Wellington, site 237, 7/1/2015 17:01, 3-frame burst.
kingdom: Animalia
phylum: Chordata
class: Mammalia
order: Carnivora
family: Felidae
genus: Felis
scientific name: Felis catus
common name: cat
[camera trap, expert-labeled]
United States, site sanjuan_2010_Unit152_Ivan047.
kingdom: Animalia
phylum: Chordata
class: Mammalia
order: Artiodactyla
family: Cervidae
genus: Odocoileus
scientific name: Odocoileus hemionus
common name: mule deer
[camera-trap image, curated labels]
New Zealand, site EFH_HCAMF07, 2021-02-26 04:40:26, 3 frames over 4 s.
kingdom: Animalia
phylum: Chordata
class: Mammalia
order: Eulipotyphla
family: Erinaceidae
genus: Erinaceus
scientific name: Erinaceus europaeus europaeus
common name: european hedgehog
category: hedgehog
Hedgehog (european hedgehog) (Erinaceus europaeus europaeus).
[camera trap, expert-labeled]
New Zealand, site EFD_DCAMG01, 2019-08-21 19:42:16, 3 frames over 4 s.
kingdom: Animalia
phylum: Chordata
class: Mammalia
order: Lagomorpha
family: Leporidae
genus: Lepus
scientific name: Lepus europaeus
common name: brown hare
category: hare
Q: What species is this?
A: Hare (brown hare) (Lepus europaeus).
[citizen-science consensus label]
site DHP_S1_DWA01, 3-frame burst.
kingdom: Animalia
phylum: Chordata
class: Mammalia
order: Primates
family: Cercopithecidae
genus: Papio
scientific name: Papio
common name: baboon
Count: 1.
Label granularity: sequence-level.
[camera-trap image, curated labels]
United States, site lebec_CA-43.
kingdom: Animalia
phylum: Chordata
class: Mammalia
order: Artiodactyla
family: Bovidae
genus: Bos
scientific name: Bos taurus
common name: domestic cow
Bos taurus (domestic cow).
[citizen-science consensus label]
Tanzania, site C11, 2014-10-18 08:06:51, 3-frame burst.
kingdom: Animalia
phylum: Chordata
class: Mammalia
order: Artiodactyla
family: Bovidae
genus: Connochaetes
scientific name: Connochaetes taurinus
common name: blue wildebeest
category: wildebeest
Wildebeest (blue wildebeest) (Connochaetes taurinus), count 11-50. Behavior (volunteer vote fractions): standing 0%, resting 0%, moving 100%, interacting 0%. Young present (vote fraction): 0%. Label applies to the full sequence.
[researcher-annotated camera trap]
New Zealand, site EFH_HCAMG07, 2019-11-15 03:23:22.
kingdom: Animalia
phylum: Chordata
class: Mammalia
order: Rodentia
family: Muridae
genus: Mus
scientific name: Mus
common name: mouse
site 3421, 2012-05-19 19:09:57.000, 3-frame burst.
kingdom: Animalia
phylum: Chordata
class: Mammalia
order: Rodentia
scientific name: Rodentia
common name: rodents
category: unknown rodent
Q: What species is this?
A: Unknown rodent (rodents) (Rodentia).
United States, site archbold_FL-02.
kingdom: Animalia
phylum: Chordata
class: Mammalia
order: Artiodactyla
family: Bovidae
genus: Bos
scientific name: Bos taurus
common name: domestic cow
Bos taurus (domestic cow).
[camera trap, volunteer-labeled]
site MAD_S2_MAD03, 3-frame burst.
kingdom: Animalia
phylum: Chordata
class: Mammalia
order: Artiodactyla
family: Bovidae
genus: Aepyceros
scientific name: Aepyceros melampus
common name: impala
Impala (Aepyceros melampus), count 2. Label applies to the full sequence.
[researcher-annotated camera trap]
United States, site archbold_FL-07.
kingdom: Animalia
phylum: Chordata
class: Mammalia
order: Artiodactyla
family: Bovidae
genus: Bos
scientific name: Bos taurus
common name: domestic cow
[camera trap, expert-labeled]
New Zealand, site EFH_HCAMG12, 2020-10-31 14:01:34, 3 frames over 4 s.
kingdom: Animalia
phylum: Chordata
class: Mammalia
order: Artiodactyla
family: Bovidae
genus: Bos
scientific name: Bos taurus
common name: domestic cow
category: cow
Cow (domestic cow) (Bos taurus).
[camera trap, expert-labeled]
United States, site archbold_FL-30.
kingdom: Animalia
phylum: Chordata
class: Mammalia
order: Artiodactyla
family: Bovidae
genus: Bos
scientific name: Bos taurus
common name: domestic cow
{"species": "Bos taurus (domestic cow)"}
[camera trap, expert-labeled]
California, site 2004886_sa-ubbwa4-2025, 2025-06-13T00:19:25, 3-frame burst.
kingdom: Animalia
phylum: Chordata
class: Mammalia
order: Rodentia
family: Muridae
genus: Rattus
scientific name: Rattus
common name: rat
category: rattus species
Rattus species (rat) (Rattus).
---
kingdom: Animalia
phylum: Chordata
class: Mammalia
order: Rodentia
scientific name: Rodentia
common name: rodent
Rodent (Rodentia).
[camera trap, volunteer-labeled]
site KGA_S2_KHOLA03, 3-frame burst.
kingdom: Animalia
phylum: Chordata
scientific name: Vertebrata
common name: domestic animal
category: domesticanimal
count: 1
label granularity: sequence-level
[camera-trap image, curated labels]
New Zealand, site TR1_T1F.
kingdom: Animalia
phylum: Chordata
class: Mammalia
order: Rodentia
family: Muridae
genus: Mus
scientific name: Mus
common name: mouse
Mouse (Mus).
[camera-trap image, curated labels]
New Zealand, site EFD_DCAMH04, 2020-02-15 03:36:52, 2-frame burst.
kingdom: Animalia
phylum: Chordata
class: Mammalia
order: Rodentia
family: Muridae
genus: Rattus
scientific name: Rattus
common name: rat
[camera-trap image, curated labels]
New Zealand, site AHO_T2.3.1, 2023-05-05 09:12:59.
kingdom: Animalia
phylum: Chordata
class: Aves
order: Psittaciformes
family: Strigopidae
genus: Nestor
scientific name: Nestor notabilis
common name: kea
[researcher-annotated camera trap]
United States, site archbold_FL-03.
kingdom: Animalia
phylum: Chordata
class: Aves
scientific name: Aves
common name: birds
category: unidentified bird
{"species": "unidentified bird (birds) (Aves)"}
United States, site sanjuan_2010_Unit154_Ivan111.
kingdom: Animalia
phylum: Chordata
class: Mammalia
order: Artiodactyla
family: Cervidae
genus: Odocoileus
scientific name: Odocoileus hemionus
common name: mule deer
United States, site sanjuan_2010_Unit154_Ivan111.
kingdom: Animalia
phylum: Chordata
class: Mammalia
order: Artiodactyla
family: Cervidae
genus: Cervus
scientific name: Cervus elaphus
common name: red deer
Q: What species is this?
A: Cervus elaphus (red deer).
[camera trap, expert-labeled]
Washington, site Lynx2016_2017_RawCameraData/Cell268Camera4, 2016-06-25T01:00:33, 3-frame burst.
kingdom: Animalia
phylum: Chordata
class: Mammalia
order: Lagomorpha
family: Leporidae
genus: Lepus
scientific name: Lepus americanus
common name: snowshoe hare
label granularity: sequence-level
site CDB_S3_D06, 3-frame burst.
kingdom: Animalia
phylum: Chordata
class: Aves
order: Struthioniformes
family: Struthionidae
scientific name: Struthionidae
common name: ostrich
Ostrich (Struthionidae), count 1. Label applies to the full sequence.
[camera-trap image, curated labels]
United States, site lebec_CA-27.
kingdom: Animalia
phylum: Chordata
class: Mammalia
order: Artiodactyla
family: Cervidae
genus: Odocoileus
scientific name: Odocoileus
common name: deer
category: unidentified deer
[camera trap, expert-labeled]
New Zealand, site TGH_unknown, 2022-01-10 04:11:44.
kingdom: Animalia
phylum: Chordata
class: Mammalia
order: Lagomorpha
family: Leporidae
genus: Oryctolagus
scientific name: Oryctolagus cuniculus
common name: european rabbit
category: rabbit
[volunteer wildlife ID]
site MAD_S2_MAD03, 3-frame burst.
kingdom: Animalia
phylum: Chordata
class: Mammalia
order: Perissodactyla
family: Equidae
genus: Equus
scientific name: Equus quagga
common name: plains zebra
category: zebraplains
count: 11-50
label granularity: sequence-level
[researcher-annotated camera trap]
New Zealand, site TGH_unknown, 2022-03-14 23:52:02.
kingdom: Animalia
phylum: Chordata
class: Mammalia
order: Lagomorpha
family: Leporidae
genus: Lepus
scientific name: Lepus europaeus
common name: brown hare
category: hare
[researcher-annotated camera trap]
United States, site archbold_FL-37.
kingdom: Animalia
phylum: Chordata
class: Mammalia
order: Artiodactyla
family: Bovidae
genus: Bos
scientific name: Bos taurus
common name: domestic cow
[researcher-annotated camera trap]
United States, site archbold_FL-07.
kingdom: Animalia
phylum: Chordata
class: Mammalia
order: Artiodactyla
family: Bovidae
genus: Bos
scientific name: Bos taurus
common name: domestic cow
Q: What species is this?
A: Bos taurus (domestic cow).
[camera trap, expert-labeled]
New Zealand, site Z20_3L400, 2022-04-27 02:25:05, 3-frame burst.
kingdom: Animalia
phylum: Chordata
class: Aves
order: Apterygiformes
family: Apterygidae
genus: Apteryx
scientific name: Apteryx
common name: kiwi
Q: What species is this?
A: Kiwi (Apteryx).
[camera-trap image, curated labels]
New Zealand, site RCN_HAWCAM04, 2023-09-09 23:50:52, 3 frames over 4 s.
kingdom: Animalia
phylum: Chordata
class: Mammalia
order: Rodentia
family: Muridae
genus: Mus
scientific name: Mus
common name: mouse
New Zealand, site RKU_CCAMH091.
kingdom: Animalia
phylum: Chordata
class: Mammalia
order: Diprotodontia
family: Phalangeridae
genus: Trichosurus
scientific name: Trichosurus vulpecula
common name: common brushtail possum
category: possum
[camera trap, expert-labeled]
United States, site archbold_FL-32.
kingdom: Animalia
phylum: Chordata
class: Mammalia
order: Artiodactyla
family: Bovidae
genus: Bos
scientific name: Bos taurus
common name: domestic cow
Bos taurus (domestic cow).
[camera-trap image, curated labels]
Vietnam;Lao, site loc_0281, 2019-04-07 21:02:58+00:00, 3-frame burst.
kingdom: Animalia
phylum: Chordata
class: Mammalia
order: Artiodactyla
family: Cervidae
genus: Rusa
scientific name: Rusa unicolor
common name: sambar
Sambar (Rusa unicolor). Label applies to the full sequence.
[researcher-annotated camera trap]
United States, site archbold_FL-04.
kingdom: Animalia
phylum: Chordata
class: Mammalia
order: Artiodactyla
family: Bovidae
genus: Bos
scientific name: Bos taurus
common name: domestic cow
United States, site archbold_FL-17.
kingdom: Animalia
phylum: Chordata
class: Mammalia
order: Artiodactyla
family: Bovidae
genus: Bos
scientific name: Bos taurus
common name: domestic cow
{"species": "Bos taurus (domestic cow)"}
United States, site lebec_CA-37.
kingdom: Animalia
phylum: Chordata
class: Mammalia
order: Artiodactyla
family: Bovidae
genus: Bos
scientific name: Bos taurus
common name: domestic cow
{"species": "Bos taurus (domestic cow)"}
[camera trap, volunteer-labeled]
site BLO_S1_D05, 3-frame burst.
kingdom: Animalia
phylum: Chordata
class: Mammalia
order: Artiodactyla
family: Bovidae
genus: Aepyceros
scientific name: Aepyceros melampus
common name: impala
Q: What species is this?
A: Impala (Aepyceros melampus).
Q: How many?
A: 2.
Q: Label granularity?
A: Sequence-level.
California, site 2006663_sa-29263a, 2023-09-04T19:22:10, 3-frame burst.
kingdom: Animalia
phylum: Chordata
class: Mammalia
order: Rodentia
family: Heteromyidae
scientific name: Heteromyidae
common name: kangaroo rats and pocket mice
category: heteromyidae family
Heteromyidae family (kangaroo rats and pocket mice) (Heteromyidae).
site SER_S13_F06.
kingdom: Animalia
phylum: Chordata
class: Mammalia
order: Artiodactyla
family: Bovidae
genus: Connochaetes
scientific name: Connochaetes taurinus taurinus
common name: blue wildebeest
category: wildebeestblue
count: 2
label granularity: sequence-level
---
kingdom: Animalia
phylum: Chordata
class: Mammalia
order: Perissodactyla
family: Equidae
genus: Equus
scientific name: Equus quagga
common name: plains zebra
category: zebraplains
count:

-.-.-

**WORK TASK**
Each line from the start of the listing above through the line containing "family: Cercopithecidae" should be copied exactly, please, with no other lines added.

**ANSWER TO THIS PROBLEM**
Wellington, site 237, 7/1/2015 17:01, 3-frame burst.
kingdom: Animalia
phylum: Chordata
class: Mammalia
order: Carnivora
family: Felidae
genus: Felis
scientific name: Felis catus
common name: cat
[camera trap, expert-labeled]
United States, site sanjuan_2010_Unit152_Ivan047.
kingdom: Animalia
phylum: Chordata
class: Mammalia
order: Artiodactyla
family: Cervidae
genus: Odocoileus
scientific name: Odocoileus hemionus
common name: mule deer
[camera-trap image, curated labels]
New Zealand, site EFH_HCAMF07, 2021-02-26 04:40:26, 3 frames over 4 s.
kingdom: Animalia
phylum: Chordata
class: Mammalia
order: Eulipotyphla
family: Erinaceidae
genus: Erinaceus
scientific name: Erinaceus europaeus europaeus
common name: european hedgehog
category: hedgehog
Hedgehog (european hedgehog) (Erinaceus europaeus europaeus).
[camera trap, expert-labeled]
New Zealand, site EFD_DCAMG01, 2019-08-21 19:42:16, 3 frames over 4 s.
kingdom: Animalia
phylum: Chordata
class: Mammalia
order: Lagomorpha
family: Leporidae
genus: Lepus
scientific name: Lepus europaeus
common name: brown hare
category: hare
Q: What species is this?
A: Hare (brown hare) (Lepus europaeus).
[citizen-science consensus label]
site DHP_S1_DWA01, 3-frame burst.
kingdom: Animalia
phylum: Chordata
class: Mammalia
order: Primates
family: Cercopithecidae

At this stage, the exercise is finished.